BRIEF:
Reproduce word for word everything in the Dremel scrollsaw blade thread from "I have recently" down to "stevebuk (2 Oct 2011)".

DOCUMENT EXTRACT:
^^^^
# Dremel Scrollsaw Blades



## LesleyW (2 Oct 2011)

I have recently bought a secondhand Dremel Moto-Shop model 576-5 Scrollsaw. It has a spare pack of 8030 blades, but I would like to buy some 8029 blades. These are 3" pin-end and it seems that most scrollsaw blades are 5". I have found a company in the States which stocks Olson 3" pin-end blades at a very reasonable price, but I would much rather get them here.

Can anyone help, please?

Many thanks


----------



## stevebuk (2 Oct 2011)

welcome lesley, you could try looking here:
http://www.woodworkscraftsupplies.co.uk ... ?cPath=103

steve


----------



## LesleyW (2 Oct 2011)

Thanks Steve

I had actually already looked at the Woodworks Craft Supplies site as I've bought stuff from them before, but they seem only to do the 5" ones. I might email them and see if they do perhaps stock the 3" ones as well. I suppose there's always the chance that they might have some old stock lying around <BG> I think the machine I bought is pretty old, although it's in very good nick.

Thanks again.


----------



## DaveyP (5 Oct 2011)

If you can't find them in the UK.. and your rich, then

http://www.ebay.co.uk/itm/12-Scroll-Saw ... _769wt_948

and you can specify medium blades (Olson No. 429F - equivalent to Dremel 8029)

But the bottom line is that maybe its a knotty problem and wasn't a good scroll saw to get


----------
^^^^
MATERIAL:
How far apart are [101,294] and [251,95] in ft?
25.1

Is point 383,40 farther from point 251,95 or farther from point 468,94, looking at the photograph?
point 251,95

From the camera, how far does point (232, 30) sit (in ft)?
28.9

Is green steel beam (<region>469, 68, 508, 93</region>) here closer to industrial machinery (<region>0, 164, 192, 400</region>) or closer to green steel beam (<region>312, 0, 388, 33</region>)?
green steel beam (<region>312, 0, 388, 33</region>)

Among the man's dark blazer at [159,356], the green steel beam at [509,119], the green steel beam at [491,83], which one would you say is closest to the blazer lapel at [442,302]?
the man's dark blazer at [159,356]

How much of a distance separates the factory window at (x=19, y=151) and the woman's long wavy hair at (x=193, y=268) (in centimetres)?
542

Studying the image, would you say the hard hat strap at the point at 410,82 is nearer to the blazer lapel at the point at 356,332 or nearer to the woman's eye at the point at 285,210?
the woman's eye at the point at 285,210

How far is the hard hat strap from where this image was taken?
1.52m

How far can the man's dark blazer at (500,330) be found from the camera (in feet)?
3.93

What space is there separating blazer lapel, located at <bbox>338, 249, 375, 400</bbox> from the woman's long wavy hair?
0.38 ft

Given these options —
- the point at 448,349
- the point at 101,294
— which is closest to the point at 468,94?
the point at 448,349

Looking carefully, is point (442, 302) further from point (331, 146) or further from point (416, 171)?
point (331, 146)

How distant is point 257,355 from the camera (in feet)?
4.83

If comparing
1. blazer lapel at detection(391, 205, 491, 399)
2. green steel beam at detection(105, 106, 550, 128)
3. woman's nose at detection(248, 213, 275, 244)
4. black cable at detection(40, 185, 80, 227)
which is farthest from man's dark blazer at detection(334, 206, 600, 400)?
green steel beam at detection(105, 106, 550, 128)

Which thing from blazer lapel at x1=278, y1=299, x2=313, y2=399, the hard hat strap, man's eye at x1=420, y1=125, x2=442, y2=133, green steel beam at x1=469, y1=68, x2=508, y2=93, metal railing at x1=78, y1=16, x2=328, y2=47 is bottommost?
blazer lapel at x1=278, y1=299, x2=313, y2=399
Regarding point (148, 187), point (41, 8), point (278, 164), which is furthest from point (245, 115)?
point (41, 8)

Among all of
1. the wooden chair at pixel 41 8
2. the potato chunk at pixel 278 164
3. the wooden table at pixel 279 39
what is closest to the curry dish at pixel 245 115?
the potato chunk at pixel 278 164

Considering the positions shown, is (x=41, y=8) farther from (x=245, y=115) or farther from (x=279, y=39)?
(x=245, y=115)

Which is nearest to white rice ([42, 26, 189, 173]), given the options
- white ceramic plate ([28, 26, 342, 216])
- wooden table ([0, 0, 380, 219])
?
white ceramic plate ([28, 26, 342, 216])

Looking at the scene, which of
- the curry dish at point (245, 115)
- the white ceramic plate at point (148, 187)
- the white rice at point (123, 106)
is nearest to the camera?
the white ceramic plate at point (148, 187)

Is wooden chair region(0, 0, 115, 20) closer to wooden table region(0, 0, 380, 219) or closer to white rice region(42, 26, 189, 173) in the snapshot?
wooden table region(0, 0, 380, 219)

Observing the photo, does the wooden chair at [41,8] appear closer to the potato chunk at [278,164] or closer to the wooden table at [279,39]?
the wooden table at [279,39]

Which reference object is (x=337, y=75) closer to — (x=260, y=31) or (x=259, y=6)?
^^^^
EXERCISE RESPONSE:
I have recently bought a secondhand Dremel Moto-Shop model 576-5 Scrollsaw. It has a spare pack of 8030 blades, but I would like to buy some 8029 blades. These are 3" pin-end and it seems that most scrollsaw blades are 5". I have found a company in the States which stocks Olson 3" pin-end blades at a very reasonable price, but I would much rather get them here.

Can anyone help, please?

Many thanks


----------



## stevebuk (2 Oct 2011)